Александр Дюма - Графиня де Монсоро. Том 2
Герцог поморщился.
– А кроме того, – продолжал Бюсси, – подсчитайте ваши возможности, монсеньер, проверьте чресла свои, как говорится в Библии: есть у вас сто тысяч солдат, десять миллионов ливров, союзники за границей и, наконец, желаете ли вы пойти против вашего сеньора?
– Мой сеньор не стесняется идти против меня, – заявил герцог.
– А! С этой стороны вы правы. Тогда откройте свои намерения, заставьте возложить на вашу голову корону и присвойте себе титул короля Франции. Я ничего лучшего и не желаю, как видеть ваше возвышение! Ведь, если возвыситесь вы, с вами вместе возвышусь и я.
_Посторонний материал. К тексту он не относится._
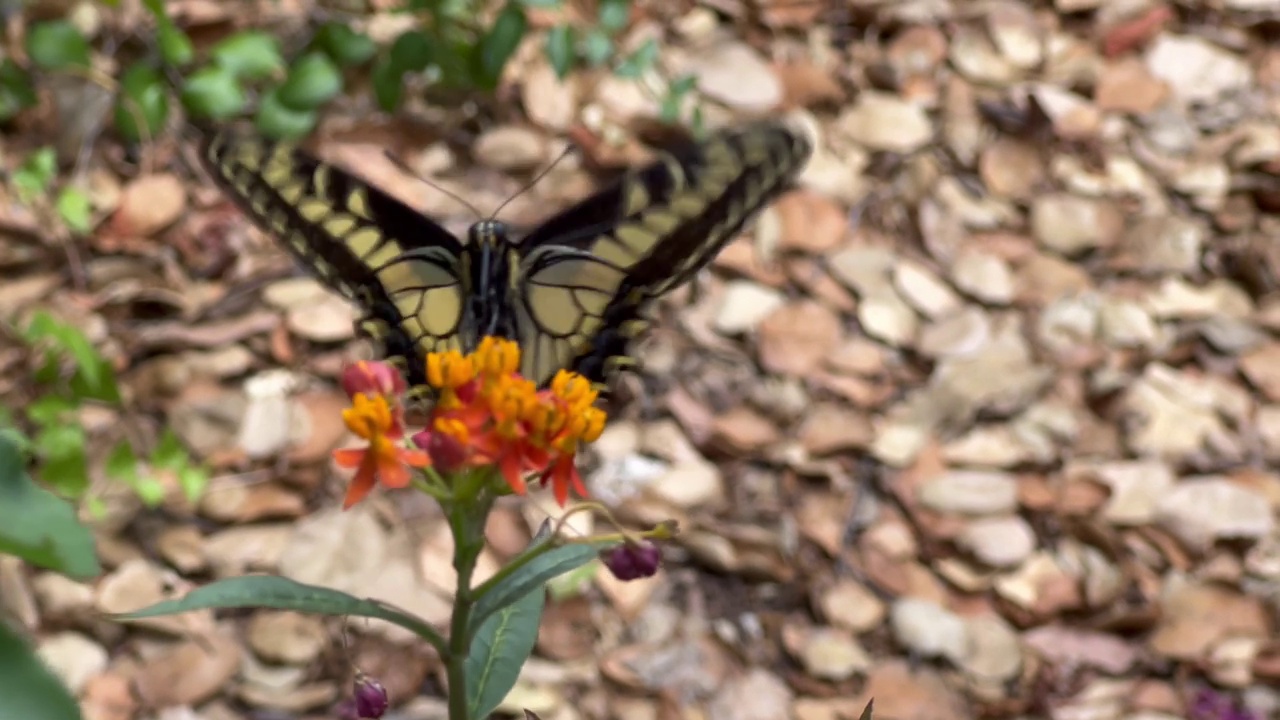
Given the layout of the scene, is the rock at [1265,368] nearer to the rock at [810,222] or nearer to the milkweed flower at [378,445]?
the rock at [810,222]

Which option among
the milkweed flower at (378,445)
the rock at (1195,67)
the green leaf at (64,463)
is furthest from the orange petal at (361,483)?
the rock at (1195,67)

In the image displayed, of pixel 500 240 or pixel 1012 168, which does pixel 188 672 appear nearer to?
pixel 500 240

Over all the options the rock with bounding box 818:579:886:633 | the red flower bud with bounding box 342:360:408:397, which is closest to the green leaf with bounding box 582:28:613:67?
the rock with bounding box 818:579:886:633

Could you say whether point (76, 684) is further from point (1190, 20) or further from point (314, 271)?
point (1190, 20)

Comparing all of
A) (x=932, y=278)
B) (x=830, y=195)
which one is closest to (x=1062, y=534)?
(x=932, y=278)

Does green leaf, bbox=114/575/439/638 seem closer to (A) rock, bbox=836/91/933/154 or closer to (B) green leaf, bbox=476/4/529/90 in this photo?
(B) green leaf, bbox=476/4/529/90

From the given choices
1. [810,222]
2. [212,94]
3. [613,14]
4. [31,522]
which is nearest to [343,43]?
[212,94]
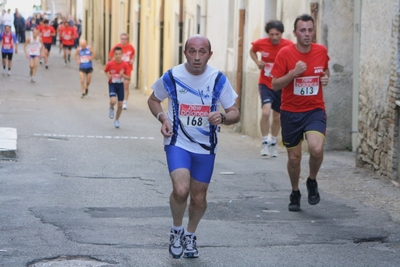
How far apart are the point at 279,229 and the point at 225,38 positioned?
14.3 metres

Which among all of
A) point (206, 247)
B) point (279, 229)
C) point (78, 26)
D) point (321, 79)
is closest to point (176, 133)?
point (206, 247)

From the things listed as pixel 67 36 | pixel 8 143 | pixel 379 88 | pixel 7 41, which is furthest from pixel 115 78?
pixel 67 36

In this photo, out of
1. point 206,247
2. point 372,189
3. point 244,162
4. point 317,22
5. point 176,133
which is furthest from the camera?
point 317,22

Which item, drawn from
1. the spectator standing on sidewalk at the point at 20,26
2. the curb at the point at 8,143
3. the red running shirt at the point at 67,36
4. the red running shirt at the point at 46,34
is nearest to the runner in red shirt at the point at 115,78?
the curb at the point at 8,143

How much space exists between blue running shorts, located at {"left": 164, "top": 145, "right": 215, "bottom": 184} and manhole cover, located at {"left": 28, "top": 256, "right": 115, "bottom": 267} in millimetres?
849

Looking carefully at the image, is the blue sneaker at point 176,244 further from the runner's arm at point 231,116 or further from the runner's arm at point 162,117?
the runner's arm at point 231,116

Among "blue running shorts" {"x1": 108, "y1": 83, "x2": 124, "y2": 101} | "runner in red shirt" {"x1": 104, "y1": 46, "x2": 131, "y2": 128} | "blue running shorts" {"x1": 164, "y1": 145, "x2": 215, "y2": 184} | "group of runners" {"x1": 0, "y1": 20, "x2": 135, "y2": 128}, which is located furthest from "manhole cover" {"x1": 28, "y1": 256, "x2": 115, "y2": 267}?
"blue running shorts" {"x1": 108, "y1": 83, "x2": 124, "y2": 101}

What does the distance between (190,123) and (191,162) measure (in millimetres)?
296

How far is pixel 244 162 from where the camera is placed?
541 inches

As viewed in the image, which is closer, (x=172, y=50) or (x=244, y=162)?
(x=244, y=162)

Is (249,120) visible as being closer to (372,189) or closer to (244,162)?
(244,162)

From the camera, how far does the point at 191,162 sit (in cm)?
702

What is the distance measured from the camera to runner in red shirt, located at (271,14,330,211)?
909 cm

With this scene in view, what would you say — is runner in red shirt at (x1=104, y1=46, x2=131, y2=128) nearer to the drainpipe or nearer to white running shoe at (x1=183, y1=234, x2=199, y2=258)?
the drainpipe
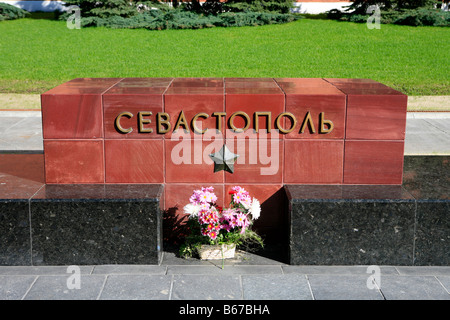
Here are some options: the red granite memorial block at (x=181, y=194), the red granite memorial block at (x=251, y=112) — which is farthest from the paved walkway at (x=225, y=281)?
the red granite memorial block at (x=251, y=112)

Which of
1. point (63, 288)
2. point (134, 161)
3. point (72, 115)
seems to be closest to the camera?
point (63, 288)

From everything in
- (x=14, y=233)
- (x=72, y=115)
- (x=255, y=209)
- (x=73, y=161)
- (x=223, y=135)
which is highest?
(x=72, y=115)

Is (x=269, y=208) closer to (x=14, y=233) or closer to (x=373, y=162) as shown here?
(x=373, y=162)

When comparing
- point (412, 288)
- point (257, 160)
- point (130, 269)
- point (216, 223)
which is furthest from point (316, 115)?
point (130, 269)

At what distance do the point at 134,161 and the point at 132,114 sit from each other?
17.4 inches

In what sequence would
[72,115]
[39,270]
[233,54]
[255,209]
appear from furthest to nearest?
[233,54] < [72,115] < [255,209] < [39,270]

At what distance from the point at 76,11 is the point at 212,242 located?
20929mm

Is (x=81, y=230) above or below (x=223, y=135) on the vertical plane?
below

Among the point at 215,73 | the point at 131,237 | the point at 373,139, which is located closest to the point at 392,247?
the point at 373,139

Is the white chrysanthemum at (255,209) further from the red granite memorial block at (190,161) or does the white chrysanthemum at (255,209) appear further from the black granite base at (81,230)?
the black granite base at (81,230)

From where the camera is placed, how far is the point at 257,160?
210 inches

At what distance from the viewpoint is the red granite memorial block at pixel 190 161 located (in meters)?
5.28

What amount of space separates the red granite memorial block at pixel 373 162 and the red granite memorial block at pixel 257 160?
64cm

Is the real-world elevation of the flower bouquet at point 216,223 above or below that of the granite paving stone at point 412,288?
above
– Кто тебе сказал, что я хочу быть королем Франции? – с досадой возразил ему герцог. – Ты берешься решать вопросы, которые я никогда никому не предлагал решать, даже самому себе.
– В таком случае все ясно, монсеньер. Нам больше не о чем спорить, раз мы согласны в главном.
– Согласны?
– Так, по крайней мере, мне кажется. Пусть вам дадут роту гвардейцев и пятьсот тысяч ливров. Прежде чем подписать мир, потребуйте еще субсидию для Анжу, на случай войны. Получив субсидию, вы отложите ее про запас, это ни к чему не обязывает. Таким образом, у нас будут солдаты, деньги, сила, и мы сможем достигнуть.., бог знает чего!
– Но как только я попаду в Париж, как только они вернут меня, как только я снова окажусь у них в руках, они надо мной надсмеются, – сказал герцог.
– Полноте, монсеньер, вы сами в это не верите. Надсмеются над вами? Разве вы не слышали, что предлагает королева-мать?
– Она мне очень много предложила.
– Я понимаю, это вас и беспокоит?
– Да.
– Но среди прочего она предложила вам роту гвардейцев и даже под командованием Бюсси, если вы пожелаете.
– Да, она это предложила.
– Ну так вот, соглашайтесь, говорю вам: назначьте капитаном Бюсси, лейтенантами Антрагэ и Ливаро, а Рибейрака – знаменщиком. Предоставьте нам четверым сформировать эту роту по нашему разумению, и когда вы пойдете с таким эскортом, то увидите, отважится ли кто-нибудь, пусть даже сам король, посмеяться над вами или не поприветствовать вас.
– По чести, – сказал герцог, – я полагаю, ты прав, Бюсси. Я над этим подумаю.
– Подумайте, монсеньер.
– Да, но что ты читал так прилежно, когда я вошел?
– А! Простите, я совсем забыл, – письмо.
– Письмо?
– Которое для вас представляет еще больший интерес, чем для меня. Почему я вам его сразу не показал? Где была моя голова, черт возьми?
– Какая-нибудь большая новость?
– О, бог мой, да, и даже печальная новость: граф Монсоро умер.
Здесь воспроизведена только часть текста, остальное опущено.